First, Anna tried medication for depression; this didn’t have the intended effect. “I couldn’t follow through because the side-effects were very strong for me. The depression was still there but there was just added-on nausea and headaches and anxiety. I knew it would be months being on the medication for it to work but I think because I have ADHD, I forgot the pills or wasn’t very regular with them, so I just kind of fell off that.

“After anti-depressant medication, I tried a number of ADHD medications – I have been through maybe three or four types of treatment in the form of medication and they never worked for me,” she says.

What helped was introspection and self-awareness. “Up until this point, I’ve been through a few months of depression three times in my life so far - the longest being one year. And just like ADHD, you can’t motivate or drive away depression. It’s a whole process and it’s not linear at all. It’s very, very complex. But for me, when I was depressed, I would remember the last time I was depressed and I knew that I got better from it before, so knowing that was … I know I shouldn’t listen to what my mind is saying, it’s temporary,” says the psychology student.

Shifting basis

The moving homes, schools, countries was not helpful. “I was moving schools a lot because my parents felt like I was not being challenged so once I started excelling in school… they would think I wasn’t being challenged enough and they’d move me. Eventually, once I got to high school, the performance was dependent on how much time you put into it and how much you could focus and engage with your classes. The skills that schools called for shifted as I got older and that’s where I fell off. It was not reflective of my intelligence anymore, it was reflective of discipline … I didn’t know how to cope.”

Friendships felt the strain of ADHD, too. “One of the main issues with ADHD I find is that you lose interest very very fast; it can be anything – hobbies, people; it affects my relationships and friendships as well. It’s not on purpose but you just run out of fuel, either to talk to people or approach people or to say anything to anyone,” she says.

Anna speaks quietly and confidently – with deep silences punctuating her sentences. “I find it very, very helpful to be around people. Being alone, especially during COVID-19, it’s easy to think that you are alone and to feel lost. So I’ve tried to go to university more this year and I’ve seen people panicking, working on deadlines, figuring out their own lives – it motivates me to work harder. I know I am different from a lot of them, but just being in an environment with other people really helps.”

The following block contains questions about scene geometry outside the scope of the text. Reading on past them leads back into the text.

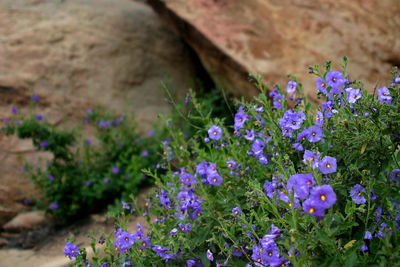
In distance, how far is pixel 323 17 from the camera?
5.04 m

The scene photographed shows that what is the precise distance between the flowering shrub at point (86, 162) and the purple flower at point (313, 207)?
3068 millimetres

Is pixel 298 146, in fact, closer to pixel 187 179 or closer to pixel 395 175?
pixel 395 175

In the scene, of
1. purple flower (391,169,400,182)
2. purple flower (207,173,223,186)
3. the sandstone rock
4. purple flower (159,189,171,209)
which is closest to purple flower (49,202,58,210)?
the sandstone rock

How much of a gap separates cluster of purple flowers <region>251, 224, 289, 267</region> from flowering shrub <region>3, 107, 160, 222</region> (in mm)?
2685

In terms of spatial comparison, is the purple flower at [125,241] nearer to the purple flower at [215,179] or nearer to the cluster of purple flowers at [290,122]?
the purple flower at [215,179]

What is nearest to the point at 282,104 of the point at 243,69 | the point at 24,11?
the point at 243,69

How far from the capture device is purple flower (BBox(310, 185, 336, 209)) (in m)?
1.60

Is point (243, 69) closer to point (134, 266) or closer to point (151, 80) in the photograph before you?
point (151, 80)

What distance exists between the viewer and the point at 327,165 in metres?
1.85

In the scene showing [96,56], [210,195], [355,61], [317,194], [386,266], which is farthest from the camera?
[96,56]

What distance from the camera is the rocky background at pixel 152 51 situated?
15.6ft

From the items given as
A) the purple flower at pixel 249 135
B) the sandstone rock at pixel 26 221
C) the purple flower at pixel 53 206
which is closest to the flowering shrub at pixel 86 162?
the purple flower at pixel 53 206

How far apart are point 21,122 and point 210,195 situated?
9.19 feet

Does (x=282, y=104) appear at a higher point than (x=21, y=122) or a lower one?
higher
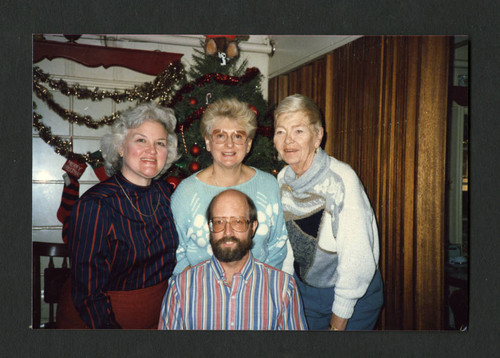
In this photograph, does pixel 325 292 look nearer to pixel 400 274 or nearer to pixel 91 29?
pixel 400 274

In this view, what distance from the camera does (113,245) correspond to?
2359 millimetres

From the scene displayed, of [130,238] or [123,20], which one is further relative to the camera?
[123,20]

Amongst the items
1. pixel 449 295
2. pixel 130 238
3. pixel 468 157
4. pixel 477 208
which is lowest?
pixel 449 295

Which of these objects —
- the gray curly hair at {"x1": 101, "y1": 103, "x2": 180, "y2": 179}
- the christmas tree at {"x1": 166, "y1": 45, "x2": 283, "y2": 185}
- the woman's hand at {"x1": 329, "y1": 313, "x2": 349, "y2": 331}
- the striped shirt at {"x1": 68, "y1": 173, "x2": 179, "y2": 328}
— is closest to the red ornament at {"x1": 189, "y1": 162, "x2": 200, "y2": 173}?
the christmas tree at {"x1": 166, "y1": 45, "x2": 283, "y2": 185}

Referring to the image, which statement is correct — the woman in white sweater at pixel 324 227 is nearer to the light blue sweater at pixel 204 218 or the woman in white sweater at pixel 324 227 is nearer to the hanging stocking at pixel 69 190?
the light blue sweater at pixel 204 218

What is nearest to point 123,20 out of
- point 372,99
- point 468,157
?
point 372,99

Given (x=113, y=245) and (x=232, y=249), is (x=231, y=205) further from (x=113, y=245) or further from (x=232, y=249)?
(x=113, y=245)

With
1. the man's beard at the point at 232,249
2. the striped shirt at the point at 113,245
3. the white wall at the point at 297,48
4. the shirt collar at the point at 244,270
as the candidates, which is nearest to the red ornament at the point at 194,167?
the striped shirt at the point at 113,245

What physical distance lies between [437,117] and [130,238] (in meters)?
1.70

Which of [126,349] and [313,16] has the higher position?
[313,16]

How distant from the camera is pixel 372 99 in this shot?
2463mm

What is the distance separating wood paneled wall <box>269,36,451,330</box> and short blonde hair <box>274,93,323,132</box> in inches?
1.7

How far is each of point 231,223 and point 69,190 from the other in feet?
2.90

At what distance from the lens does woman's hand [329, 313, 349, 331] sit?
2453 millimetres
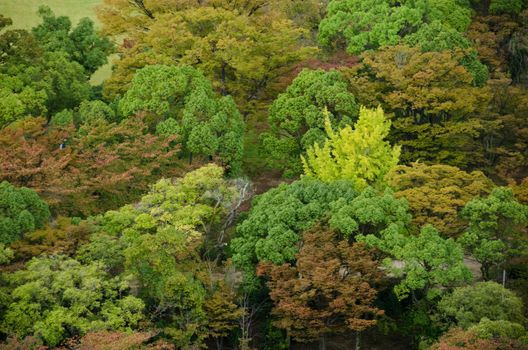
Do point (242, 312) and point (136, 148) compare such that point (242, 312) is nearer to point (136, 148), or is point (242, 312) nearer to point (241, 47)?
point (136, 148)

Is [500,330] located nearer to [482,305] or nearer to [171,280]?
[482,305]

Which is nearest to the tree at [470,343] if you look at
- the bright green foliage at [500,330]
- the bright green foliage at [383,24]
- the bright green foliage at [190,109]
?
the bright green foliage at [500,330]

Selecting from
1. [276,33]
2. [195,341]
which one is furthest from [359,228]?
[276,33]

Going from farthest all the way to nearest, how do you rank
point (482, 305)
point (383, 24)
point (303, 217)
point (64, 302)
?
point (383, 24) → point (303, 217) → point (64, 302) → point (482, 305)

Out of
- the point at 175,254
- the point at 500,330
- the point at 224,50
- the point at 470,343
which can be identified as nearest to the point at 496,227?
the point at 500,330

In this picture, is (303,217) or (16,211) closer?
(16,211)

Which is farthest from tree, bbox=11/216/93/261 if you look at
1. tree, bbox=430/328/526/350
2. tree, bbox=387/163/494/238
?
tree, bbox=430/328/526/350

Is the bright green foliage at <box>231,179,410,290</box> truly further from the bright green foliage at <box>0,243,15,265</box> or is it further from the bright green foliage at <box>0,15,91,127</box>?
the bright green foliage at <box>0,15,91,127</box>
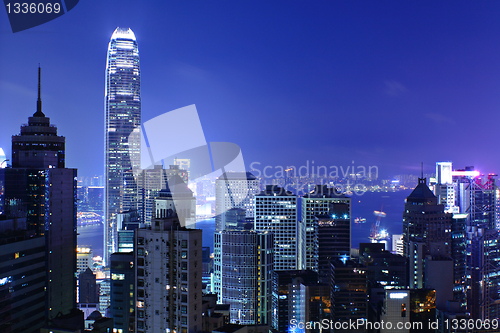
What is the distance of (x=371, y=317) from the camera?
16.5m

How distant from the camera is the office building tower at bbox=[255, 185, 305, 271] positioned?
2666cm

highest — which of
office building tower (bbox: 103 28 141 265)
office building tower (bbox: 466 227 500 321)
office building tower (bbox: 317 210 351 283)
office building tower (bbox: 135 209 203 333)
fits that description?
office building tower (bbox: 103 28 141 265)

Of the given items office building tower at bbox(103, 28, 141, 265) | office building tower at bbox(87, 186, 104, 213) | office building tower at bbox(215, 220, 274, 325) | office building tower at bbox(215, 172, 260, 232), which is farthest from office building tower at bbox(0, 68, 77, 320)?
office building tower at bbox(103, 28, 141, 265)

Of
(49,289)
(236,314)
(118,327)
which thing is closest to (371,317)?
(236,314)

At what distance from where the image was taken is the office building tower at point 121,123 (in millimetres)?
39031

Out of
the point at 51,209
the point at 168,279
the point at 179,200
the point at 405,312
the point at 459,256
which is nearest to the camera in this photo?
the point at 168,279

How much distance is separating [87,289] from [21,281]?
49.7 feet

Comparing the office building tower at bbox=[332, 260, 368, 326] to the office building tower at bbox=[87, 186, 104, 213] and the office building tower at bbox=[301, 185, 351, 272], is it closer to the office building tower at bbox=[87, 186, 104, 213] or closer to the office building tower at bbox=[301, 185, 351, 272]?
the office building tower at bbox=[301, 185, 351, 272]

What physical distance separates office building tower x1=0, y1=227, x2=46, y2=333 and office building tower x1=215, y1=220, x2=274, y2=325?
27.4ft

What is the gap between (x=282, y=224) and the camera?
27.2 m

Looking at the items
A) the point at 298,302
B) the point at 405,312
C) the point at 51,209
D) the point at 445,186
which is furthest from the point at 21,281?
the point at 445,186

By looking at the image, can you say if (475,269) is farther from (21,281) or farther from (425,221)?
(21,281)

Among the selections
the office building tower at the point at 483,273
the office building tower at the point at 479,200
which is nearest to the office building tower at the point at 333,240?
the office building tower at the point at 483,273

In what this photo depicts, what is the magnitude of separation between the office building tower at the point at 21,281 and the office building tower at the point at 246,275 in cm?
835
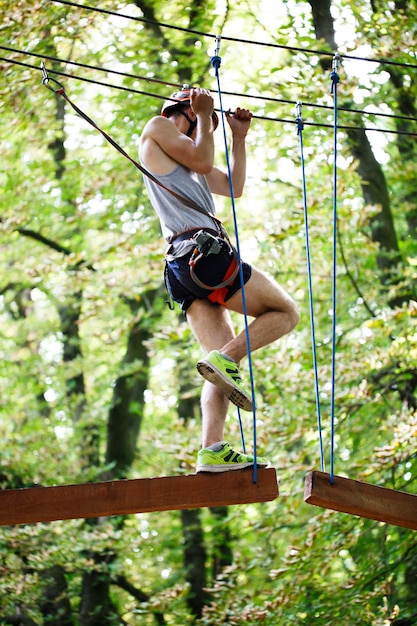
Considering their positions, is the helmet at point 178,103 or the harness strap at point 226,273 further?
the helmet at point 178,103

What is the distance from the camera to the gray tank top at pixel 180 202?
365 cm

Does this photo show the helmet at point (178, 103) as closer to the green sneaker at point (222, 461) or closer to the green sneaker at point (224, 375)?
the green sneaker at point (224, 375)

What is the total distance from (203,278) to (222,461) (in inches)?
28.0

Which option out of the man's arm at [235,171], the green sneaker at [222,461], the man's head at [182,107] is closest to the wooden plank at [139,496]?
the green sneaker at [222,461]

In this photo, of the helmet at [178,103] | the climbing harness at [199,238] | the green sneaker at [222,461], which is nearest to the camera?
the green sneaker at [222,461]

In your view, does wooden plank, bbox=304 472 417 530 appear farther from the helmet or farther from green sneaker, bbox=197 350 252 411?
the helmet

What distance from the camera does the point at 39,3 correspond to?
22.4ft

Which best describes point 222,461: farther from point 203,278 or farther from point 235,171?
point 235,171

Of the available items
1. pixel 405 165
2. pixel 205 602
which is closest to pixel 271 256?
pixel 405 165

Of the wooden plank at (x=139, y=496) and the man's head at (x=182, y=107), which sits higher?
the man's head at (x=182, y=107)

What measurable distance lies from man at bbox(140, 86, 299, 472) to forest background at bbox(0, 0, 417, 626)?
5.10ft

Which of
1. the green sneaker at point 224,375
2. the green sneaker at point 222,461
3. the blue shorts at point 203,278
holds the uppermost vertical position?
the blue shorts at point 203,278

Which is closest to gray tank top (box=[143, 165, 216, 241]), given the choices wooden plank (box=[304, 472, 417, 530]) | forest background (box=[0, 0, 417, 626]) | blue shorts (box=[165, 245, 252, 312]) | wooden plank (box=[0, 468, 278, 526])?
blue shorts (box=[165, 245, 252, 312])

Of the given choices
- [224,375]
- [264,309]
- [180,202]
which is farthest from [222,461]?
[180,202]
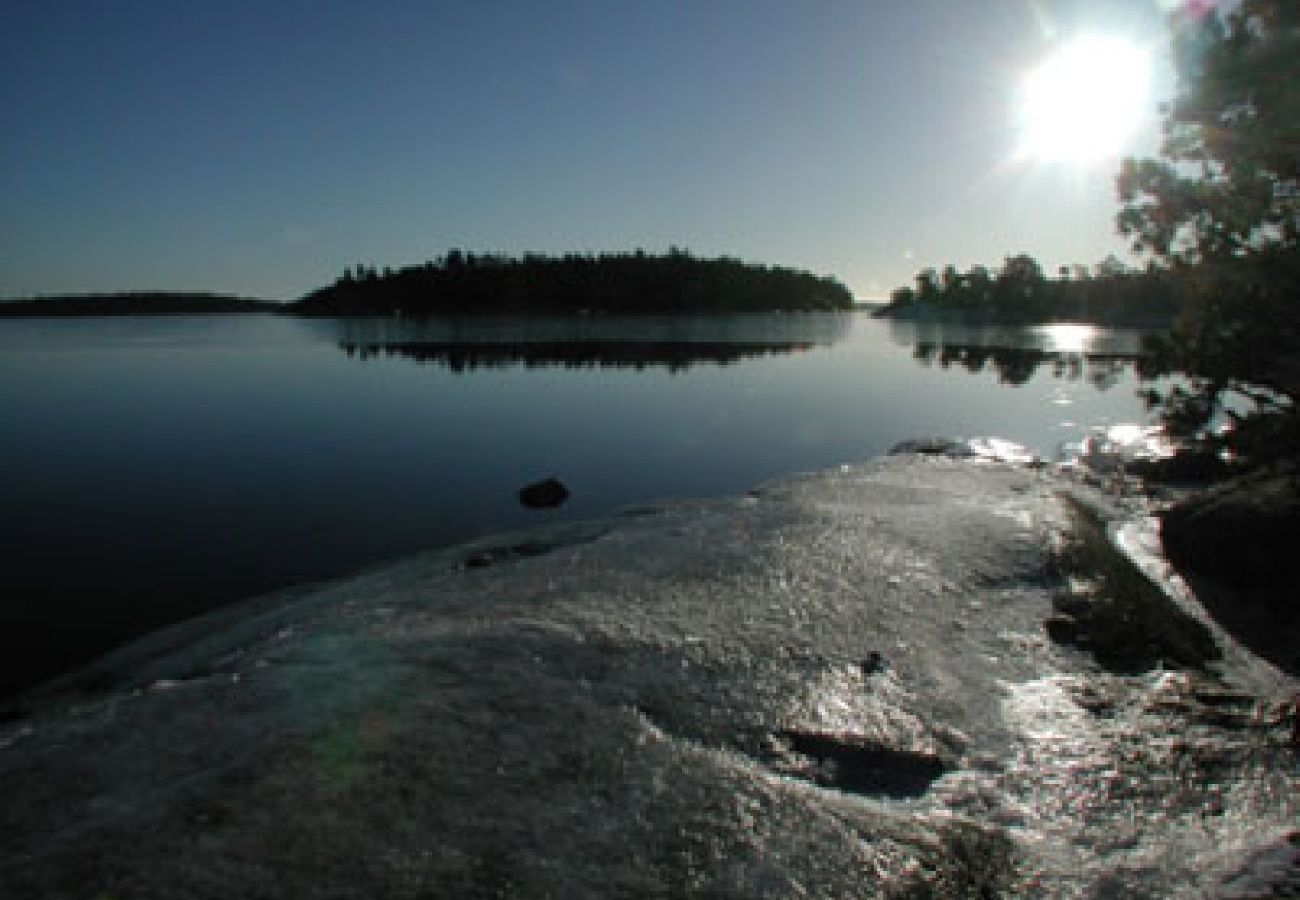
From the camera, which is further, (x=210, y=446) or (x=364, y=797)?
(x=210, y=446)

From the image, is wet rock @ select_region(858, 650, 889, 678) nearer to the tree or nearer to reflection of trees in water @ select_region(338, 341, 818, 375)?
the tree

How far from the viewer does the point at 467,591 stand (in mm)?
12969

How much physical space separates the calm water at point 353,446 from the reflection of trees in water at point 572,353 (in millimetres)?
1843

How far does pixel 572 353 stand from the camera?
100500mm

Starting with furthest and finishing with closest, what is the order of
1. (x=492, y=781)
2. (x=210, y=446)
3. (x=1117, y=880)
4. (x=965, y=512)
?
1. (x=210, y=446)
2. (x=965, y=512)
3. (x=492, y=781)
4. (x=1117, y=880)

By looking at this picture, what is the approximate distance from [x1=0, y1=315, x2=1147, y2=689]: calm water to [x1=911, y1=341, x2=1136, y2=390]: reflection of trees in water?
1248 millimetres

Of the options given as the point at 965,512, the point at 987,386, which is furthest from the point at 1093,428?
the point at 965,512

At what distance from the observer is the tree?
50.4ft

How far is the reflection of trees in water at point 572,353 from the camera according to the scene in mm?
84913

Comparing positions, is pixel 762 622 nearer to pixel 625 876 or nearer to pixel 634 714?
pixel 634 714

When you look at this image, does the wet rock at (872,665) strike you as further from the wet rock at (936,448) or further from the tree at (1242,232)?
the wet rock at (936,448)

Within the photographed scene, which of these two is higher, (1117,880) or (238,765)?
(238,765)

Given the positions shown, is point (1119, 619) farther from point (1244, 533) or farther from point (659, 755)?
point (659, 755)

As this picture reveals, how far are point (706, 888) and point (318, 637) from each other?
697 centimetres
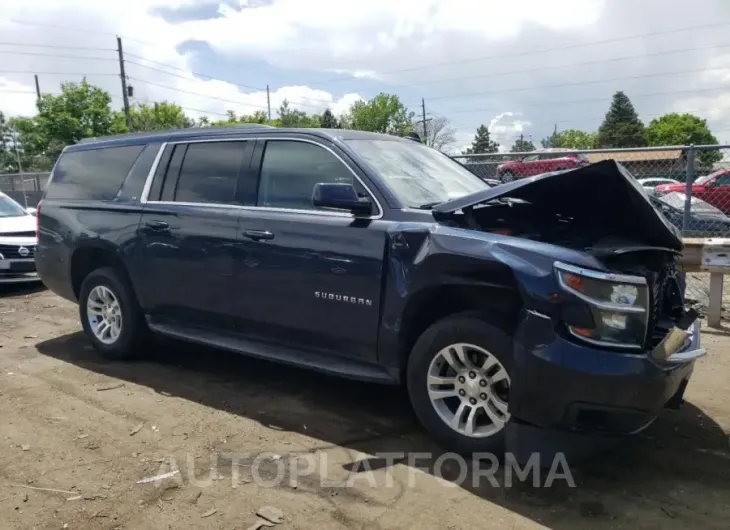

She calls on people with ADHD to stay calm, to have patience. “It’s hard in general for people to understand what they haven’t gone through themselves. They can interpret it as laziness, incompetence, immaturity – things like this. And it really has an impact on your self-esteem, so I would say, don’t let it get to you and focus on understanding what works for you. And don’t prioritise other people’s interpretations, especially those people who are not educated on it.”

And for their family members, she calls for education. “Parents, read anecdotes online, because it’s very accessible now, about people who have ADHD and parents who have ADHD. They have a lot to say. It’s one of the only ways to find out what’s going on. A lot of people have a lot of misconceptions about ADHD and it’s a great way to educate yourself.”